アフターコロナの代替投資先として仮想通貨(暗号資産)ビットコイン(BTC)にどのくらいポテンシャルがあるのか?

マネックス仮想通貨研究所所長を務める大槻奈那氏が5月28日に最新のレポートを発表し、「当面、上昇トレンドが持続できる」と予想した。

機関投資家と新興国から追い風

1つ目の理由は、機関投資家から手元資金の一部が仮想通貨に流入している点だ。大槻氏は今年の1-3月期に米仮想通貨運用会社グレイスケールに前期比2倍となる5.0億ドルの資金が流入したと指摘。「1.6億ドルが新規の投資家の資金とのことで、機関投資家のすそ野が広がっていることを示している」と解説した。

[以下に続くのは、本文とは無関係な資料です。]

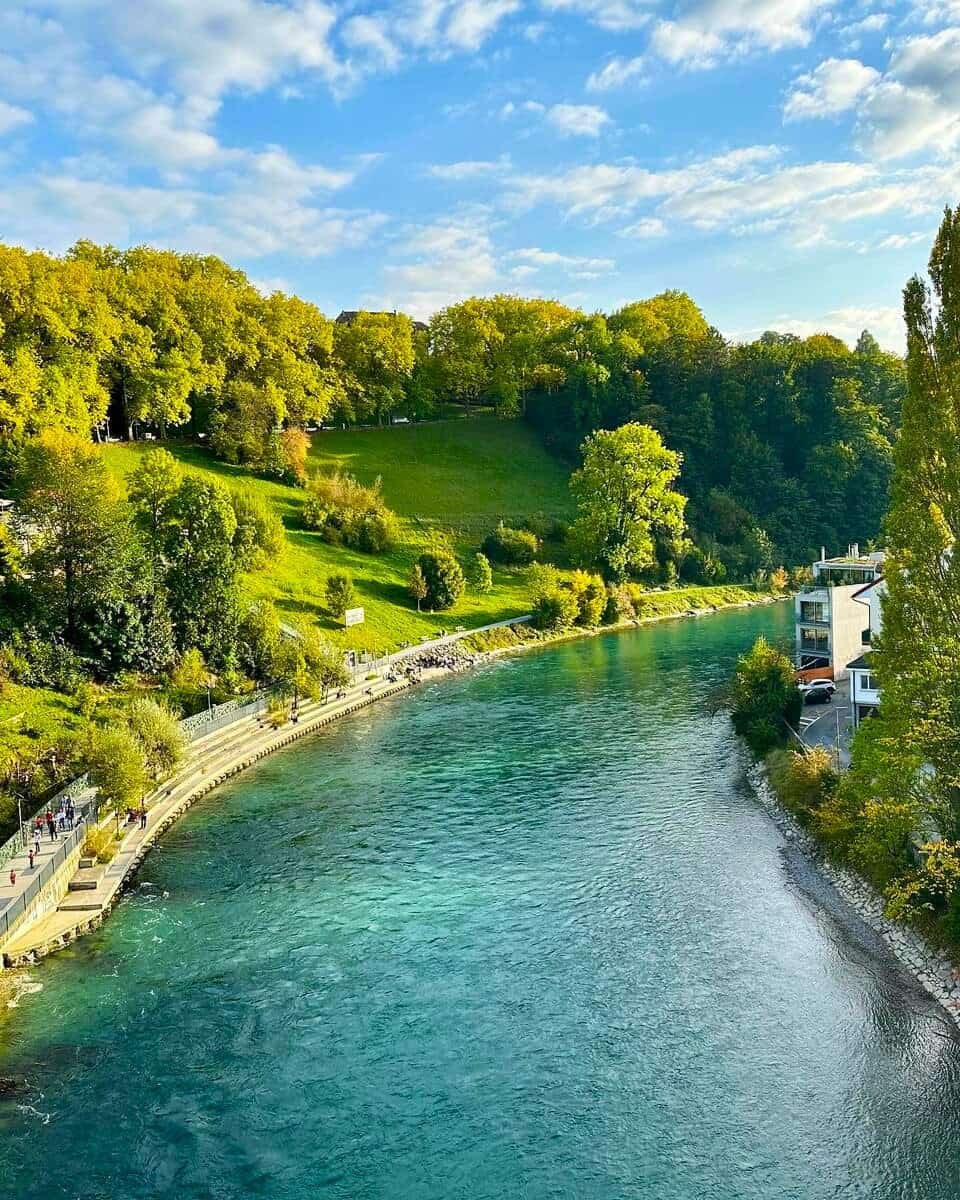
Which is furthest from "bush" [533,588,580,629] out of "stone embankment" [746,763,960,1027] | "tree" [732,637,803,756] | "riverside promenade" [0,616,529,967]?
"stone embankment" [746,763,960,1027]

また、「強力な金融緩和で実質金利の急落」が見込まれている中、「債券など金利物の投資妙味が失せ、金や暗号資産の魅力が相対的に上昇する」と指摘。「ビットコインは黎明期でもあり、金価格ほど明確な関係は見られないが、今後は、実質金利に対して金と似た反応が見られる可能性がある」と伝えた。

大槻氏は、アルゼンチンや南アフリカなど新興国で自国通貨安に対するリスク回避手段として仮想通貨投資が活発になっている点にも注目している。

ステーブルコインで「連想買い」も

さらに大槻氏は、中国人民銀行のデジタル銀行などステーブルコインの開発が着々と進んでいることについて、「ビットコインなど既存の暗号資産の価格と直接リンクすることはない」としつつも、「デジタル通貨の保有者が、一時的な投資先として暗号資産を選ぶ」可能性があるほか「そうした連想から既存の暗号資産が買われる可能性はあるだろう」とみている。

このほか、今月のビットコイン半減期による供給抑制効果も追い風になるとみている。

一方、大槻氏は、リスク要因について「ロシアで暗号資産による決済が禁止」や「ブラジルでは暗号資産売買の利益の税制が強化され、小規模な取引所が閉鎖された」こと、3月の暴落時にビットメックスの取引が一時停止したことなど依然としてセキュリティ面での課題があることを指摘している。